Director: Torin Langen
Cast: Holden Levack, Jeremy Charles Singer, Raven Cousens
Run time: 73mins
Over the last few years there has been a boom in horror anthology films but this feature directorial debut from Torin Langen, who spent four whole years writing, directing and editing the movie, manages to give a unique spin on the classic formula as the film has precisely by providing a movie that believe it or not features not one actual line of dialogue?!
Not to say however that 3 Dead Trick Or Treaters it is a silent movie, we are still treated to plenty of noise and sound effects, from screams and moans to weird garbled voices delivered by a good old crackly radio!
There is of course a danger this could come off as gimmicky but thankfully in the case of 3 Dead Trick Or Treaters it does not. Another danger posed by this device is the actors in movie could have exaggerated their facial expressions and reactions to such an extent that it could have sunk the atmosphere and made the film comical rather than creepy but the actors in the movie manage to sidestep this potential pitfall and keep it very subtle and believable, perfect!

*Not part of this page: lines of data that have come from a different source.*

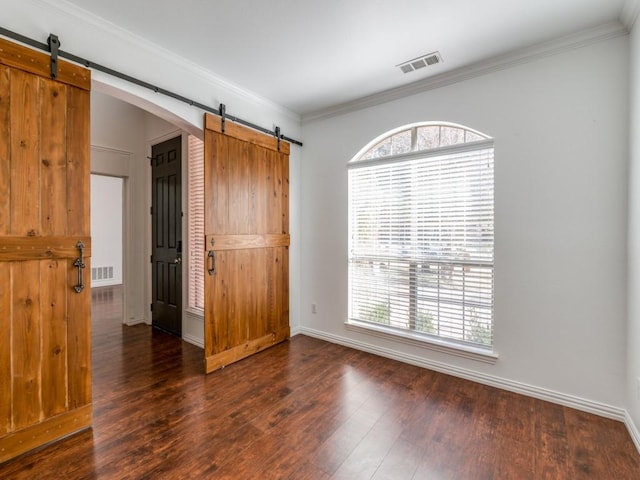 empty room with ornamental molding, a barn door, and dark hardwood / wood-style floors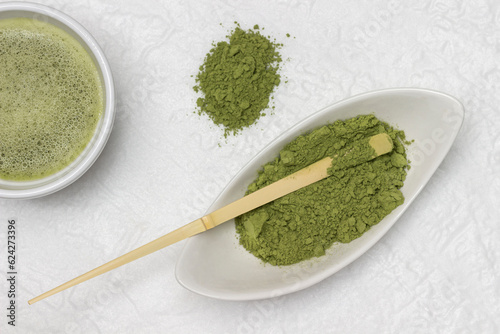 Matcha green tea powder and bamboo measuring spoon in a bowl. Matcha tea in a bowl.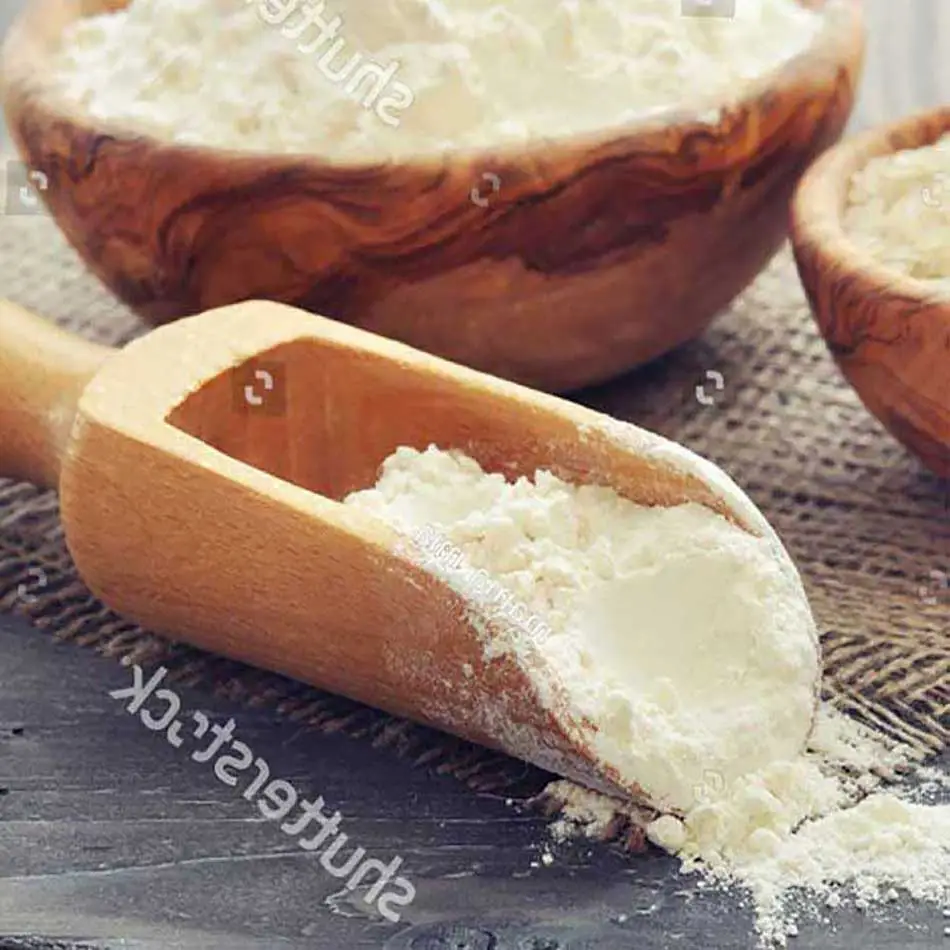 white flour on a rustic wooden surface, with a round wooden bowl filled with flour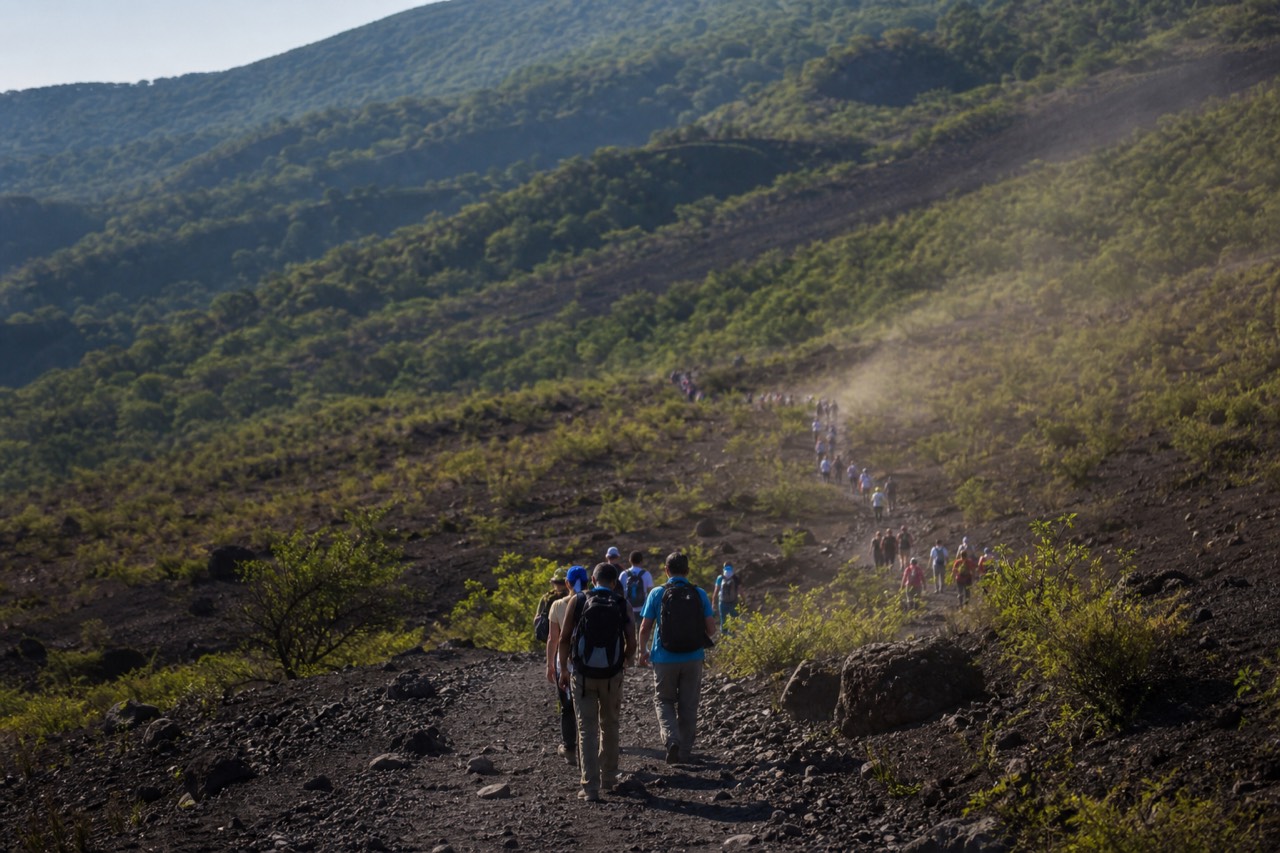 A group of hikers gathering with local guides at the Santa Ana Volcano trailhead in morning light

The movie consists of 4 standalone tales and a wraparound story. The wraparound, which as well book-ending the movie appears at the end of each short, sees a local paperboy (Holden Levack) stumbling upon the makeshift graves of the eponymous 3 Dead Trick or Treaters. Attached to each grave is a short story written by a pulp author who we see in the opening credit sequence and whom, it seems, has been driven insane by all the rejection letters he has received for his tales. It is through these handwritten stories that we enter each segment of the film providing what is called in anthology movies as ‘the wrap around!’.
Like all films of this sort it would be fair to say that some segments are stronger than the others but none of the one’s on offer here are actually bad at all.
The first short “Fondue” is probably the slightest of the stories and also seems to have been built around its punch line ending, there is still an effective nastiness to the tale too.
The second story “Malleus Maleficarum” focuses on a family who are part of a witch cult as they prepare to burn someone at the stake (apparently from the comfort of a lawn chair eating cookies!) when one of the family gets cold feet. This is the strongest story featured in the movie and it manages to also be pretty darn funny, mixing the occult with the domestic, as well as genuinely creepy, Malleus Maleficarum also has the best jump scare in the anthology. The third story in the collection “Stash” sees three homeless people hiding away there Halloween candy haul in the woods. It is no spoiler to say one of them double crosses the other two and things soon turn nasty!
Stash does unfold in a relatively predictable manner but the use of setting is good and the horror is effective.
The fourth and final short “Delivery” focuses on two local policeman who have an odd and grisly side job. This tale you think you know where it is going but eventually surprises us with a very decent twist in the tale which certainly pull the rug from under me!
Throughout all the tales, surprisingly one the most affecting things about the movie is its spellbinding soundtrack which is a mix of alt-rock and folk and even sounds a bit Twin Peak’s-like on occasion (never a bad thing!) It is also this music that really draws the viewer in and does a great job of heightening the films already super creepy atmosphere.
Overall: In a continually growing and crowded market place of Horror Anthology movies it is becoming harder to stand out but Torin Langen does so with this dialogue-free, atmosphere heavy very well executed little independent effort. It is a flawed work for sure, as most modern day Anthologies tend to be, but overall a strong debut feature and decent calling card for brand new up and comer Langen!